## DOCUMENT SEGMENT
Why do your own backups?

First, we should establish that performing your own backups is desirable and necessary.   Most 3rd party hosting services provide backups.  However, with your own backup scheme there are several advantages:

  • You control the retention policy – You can decide how many versions to keep and for how long
  • Fast access to backups – You can control how accessible your backed up data is and there should be no lengthy retrievals over slow network connections
  • Review for unexpected file changes – While you are backing up, why not look for unexpectedly changed files, which can be an indication of a web site hack.
  • Trust no-one – be responsible for the data you own, whether it was created by you or by others, you have a responsibility to ensure it is protected and safe at all times.

You need 3 backups, not one

Convenience – You need a drive attached to the computer at all times such that backups can be automated and convenient.  Any inconvenience or barrier to performing the backup, such as having to plug in a drive, etc. will make it less likely you have a recent copy of the data.

Theft – If someone breaks in and steals your home computer, they will steal any and all attached backup drives.  You need a copy not attached to the computer, preferably in a fireproof safe

Fire – If your house burns down, it is likely any hard drive on site will be destroyed.  You need an off-site copy.

Lastly, RAID (mirrored) is not a backup – it only protects you from simple hard drive mechanical failures.  It will not protect you from application level data corruption,  accidental updates or deletions, physical theft, fire, malicious users, disgruntled employees or associates, etc.  Therefore we will not discuss it further.

Cloud Backup vs Local Hard Drives

A simple way to achieve much of the above would be to use a cloud based online backup service.  I cannot recommend this approach simply because I have no practical experience with it.  It sounds good in theory, but here is what I don’t like about cloud: 1) I don’t like regularly recurring expenses.  I’d rather drop $100 on an external USB hard drive here and there and 2) performance, particularly for data retrieval can be a problem with the various online services, and 3) depending on what kind of data you are working with (multi gigabyte virtual machine images anyone?) upload speeds may be prohibitively slow, if for no other reason than the typical asymmetric upload/download speeds provided by most ISPs (DSL or cable).  Lastly, depending on how paranoid you are , data privacy may be an issue for you.

## ENTRIES SUPPLIED
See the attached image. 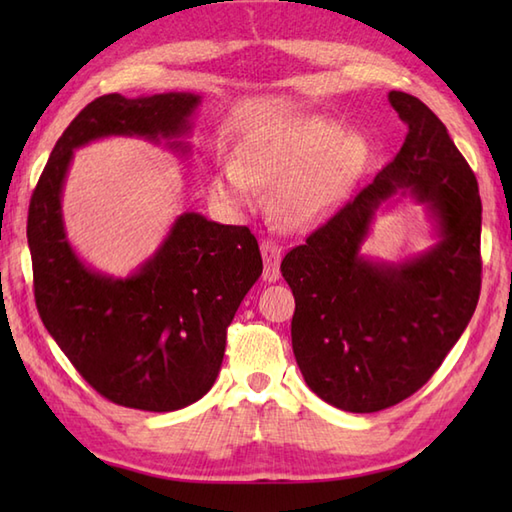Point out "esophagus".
<instances>
[{
  "label": "esophagus",
  "instance_id": "obj_1",
  "mask_svg": "<svg viewBox=\"0 0 512 512\" xmlns=\"http://www.w3.org/2000/svg\"><path fill=\"white\" fill-rule=\"evenodd\" d=\"M262 257H264V281L273 284L281 277V246L270 242V239H262Z\"/></svg>",
  "mask_w": 512,
  "mask_h": 512
}]
</instances>
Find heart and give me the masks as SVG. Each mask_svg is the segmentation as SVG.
I'll list each match as a JSON object with an SVG mask.
<instances>
[{
  "label": "heart",
  "instance_id": "b5f03b06",
  "mask_svg": "<svg viewBox=\"0 0 512 512\" xmlns=\"http://www.w3.org/2000/svg\"><path fill=\"white\" fill-rule=\"evenodd\" d=\"M369 143L330 118L308 116L268 129L239 149L213 178V195L231 209L253 206L259 184H279L277 211L288 226L325 220L367 165Z\"/></svg>",
  "mask_w": 512,
  "mask_h": 512
}]
</instances>
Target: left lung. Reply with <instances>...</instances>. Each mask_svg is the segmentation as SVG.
I'll return each instance as SVG.
<instances>
[{
  "instance_id": "obj_1",
  "label": "left lung",
  "mask_w": 512,
  "mask_h": 512,
  "mask_svg": "<svg viewBox=\"0 0 512 512\" xmlns=\"http://www.w3.org/2000/svg\"><path fill=\"white\" fill-rule=\"evenodd\" d=\"M387 99L407 125L396 158L281 262L295 295L301 374L321 400L352 413L416 394L466 330L482 286V200L471 167L416 96L394 90ZM402 197L423 206L437 242L400 263L365 256L375 213Z\"/></svg>"
}]
</instances>
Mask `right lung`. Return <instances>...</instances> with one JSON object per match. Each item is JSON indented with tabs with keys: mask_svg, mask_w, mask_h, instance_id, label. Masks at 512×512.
I'll list each match as a JSON object with an SVG mask.
<instances>
[{
	"mask_svg": "<svg viewBox=\"0 0 512 512\" xmlns=\"http://www.w3.org/2000/svg\"><path fill=\"white\" fill-rule=\"evenodd\" d=\"M200 105L202 96L191 92L92 101L57 140L30 200L28 248L39 317L79 374L123 407L176 411L213 387L226 328L262 275V255L246 226L184 211L132 273H101L68 239L65 178L76 149L112 136L147 140L189 160L187 138Z\"/></svg>",
	"mask_w": 512,
	"mask_h": 512,
	"instance_id": "add662e5",
	"label": "right lung"
}]
</instances>
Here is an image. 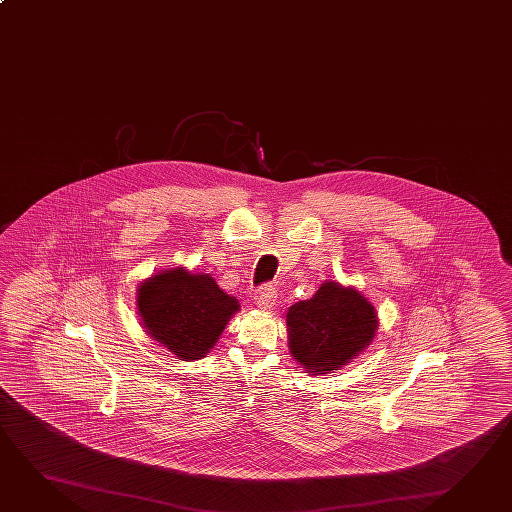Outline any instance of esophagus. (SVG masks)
Listing matches in <instances>:
<instances>
[{
	"label": "esophagus",
	"mask_w": 512,
	"mask_h": 512,
	"mask_svg": "<svg viewBox=\"0 0 512 512\" xmlns=\"http://www.w3.org/2000/svg\"><path fill=\"white\" fill-rule=\"evenodd\" d=\"M276 289L272 287V285H263L260 289H256L254 291V303H256V307L258 309H271L274 307V303H276Z\"/></svg>",
	"instance_id": "34e87169"
}]
</instances>
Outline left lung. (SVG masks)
<instances>
[{
    "instance_id": "8db88e82",
    "label": "left lung",
    "mask_w": 512,
    "mask_h": 512,
    "mask_svg": "<svg viewBox=\"0 0 512 512\" xmlns=\"http://www.w3.org/2000/svg\"><path fill=\"white\" fill-rule=\"evenodd\" d=\"M378 325L374 305L356 287L323 281L311 300L287 311L292 360L311 376L340 371L371 345Z\"/></svg>"
}]
</instances>
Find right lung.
Instances as JSON below:
<instances>
[{
    "instance_id": "1",
    "label": "right lung",
    "mask_w": 512,
    "mask_h": 512,
    "mask_svg": "<svg viewBox=\"0 0 512 512\" xmlns=\"http://www.w3.org/2000/svg\"><path fill=\"white\" fill-rule=\"evenodd\" d=\"M136 305L145 332L178 360L194 361L220 340L240 301L211 274L172 267L141 281Z\"/></svg>"
}]
</instances>
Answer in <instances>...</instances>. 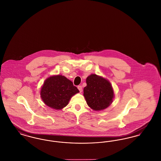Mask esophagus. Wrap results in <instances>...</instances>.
I'll return each mask as SVG.
<instances>
[{
    "label": "esophagus",
    "instance_id": "obj_1",
    "mask_svg": "<svg viewBox=\"0 0 161 161\" xmlns=\"http://www.w3.org/2000/svg\"><path fill=\"white\" fill-rule=\"evenodd\" d=\"M78 87V90L80 91V92H82V91H83V88H82V86H78V87Z\"/></svg>",
    "mask_w": 161,
    "mask_h": 161
}]
</instances>
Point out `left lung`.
<instances>
[{"instance_id":"1","label":"left lung","mask_w":161,"mask_h":161,"mask_svg":"<svg viewBox=\"0 0 161 161\" xmlns=\"http://www.w3.org/2000/svg\"><path fill=\"white\" fill-rule=\"evenodd\" d=\"M83 95L89 107L95 111L106 109L113 102L115 95L112 84L106 78L91 74L86 78Z\"/></svg>"}]
</instances>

## TASK REQUIREMENTS
1. Extract the passage of the backup excerpt starting with "You need 3 backups, not" and going on through "an off-site copy.".
2. Please extract each line of the entries that contains the string "right".
The entries bear no relation to the backup excerpt.

## EXPECTED RESPONSES
1.
You need 3 backups, not one

Convenience – You need a drive attached to the computer at all times such that backups can be automated and convenient.  Any inconvenience or barrier to performing the backup, such as having to plug in a drive, etc. will make it less likely you have a recent copy of the data.

Theft – If someone breaks in and steals your home computer, they will steal any and all attached backup drives.  You need a copy not attached to the computer, preferably in a fireproof safe

Fire – If your house burns down, it is likely any hard drive on site will be destroyed.  You need an off-site copy.

2.
Mask `right lung`. Return <instances>...</instances> with one JSON object per match. Each item is JSON indented with tabs with keys: mask_svg, mask_w, mask_h, instance_id, label. Masks at 512×512.
	"label": "right lung"
Find right lung.
    "label": "right lung",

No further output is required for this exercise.